Return only the number of lines in the records below where the string "thread" shows up.

[Saved data entries]
_____

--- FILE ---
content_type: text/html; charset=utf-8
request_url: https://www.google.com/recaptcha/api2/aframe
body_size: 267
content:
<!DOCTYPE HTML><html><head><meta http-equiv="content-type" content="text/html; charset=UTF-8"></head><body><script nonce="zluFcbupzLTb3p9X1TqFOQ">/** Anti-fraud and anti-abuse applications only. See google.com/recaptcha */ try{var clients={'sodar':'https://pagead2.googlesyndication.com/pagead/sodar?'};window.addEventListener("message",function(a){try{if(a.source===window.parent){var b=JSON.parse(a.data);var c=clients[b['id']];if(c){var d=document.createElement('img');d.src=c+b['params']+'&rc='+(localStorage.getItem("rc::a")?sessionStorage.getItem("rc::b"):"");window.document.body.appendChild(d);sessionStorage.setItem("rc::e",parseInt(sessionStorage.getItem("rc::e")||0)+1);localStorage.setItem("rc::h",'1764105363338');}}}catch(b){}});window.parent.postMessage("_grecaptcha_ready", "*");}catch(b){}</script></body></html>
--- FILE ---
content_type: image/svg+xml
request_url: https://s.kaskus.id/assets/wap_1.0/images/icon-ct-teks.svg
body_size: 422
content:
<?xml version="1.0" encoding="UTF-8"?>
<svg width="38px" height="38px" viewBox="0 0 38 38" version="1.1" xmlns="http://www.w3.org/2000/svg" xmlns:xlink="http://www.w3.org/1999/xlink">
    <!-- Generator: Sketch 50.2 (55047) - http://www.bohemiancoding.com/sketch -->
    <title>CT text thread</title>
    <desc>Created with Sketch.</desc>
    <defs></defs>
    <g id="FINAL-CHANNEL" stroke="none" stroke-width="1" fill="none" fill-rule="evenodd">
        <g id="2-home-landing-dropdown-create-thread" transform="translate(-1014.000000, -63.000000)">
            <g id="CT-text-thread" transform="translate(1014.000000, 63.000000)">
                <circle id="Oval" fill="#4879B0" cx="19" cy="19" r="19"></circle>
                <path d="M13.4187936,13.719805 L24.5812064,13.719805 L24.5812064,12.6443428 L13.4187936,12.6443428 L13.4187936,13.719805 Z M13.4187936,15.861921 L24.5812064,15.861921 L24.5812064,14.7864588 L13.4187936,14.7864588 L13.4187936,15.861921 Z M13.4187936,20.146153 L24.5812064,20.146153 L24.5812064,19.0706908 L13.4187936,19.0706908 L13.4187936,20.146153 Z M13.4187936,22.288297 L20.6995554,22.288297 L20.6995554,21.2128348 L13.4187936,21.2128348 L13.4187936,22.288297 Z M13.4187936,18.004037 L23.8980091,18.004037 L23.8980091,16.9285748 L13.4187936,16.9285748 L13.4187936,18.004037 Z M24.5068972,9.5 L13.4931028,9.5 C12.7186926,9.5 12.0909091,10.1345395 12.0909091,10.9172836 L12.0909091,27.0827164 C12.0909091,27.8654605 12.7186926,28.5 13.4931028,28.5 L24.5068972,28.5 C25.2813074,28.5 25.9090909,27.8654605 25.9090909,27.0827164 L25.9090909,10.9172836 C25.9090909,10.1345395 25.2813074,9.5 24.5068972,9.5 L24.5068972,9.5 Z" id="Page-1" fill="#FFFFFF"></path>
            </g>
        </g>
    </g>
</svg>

_____

- **YOUR SOLUTION**:
3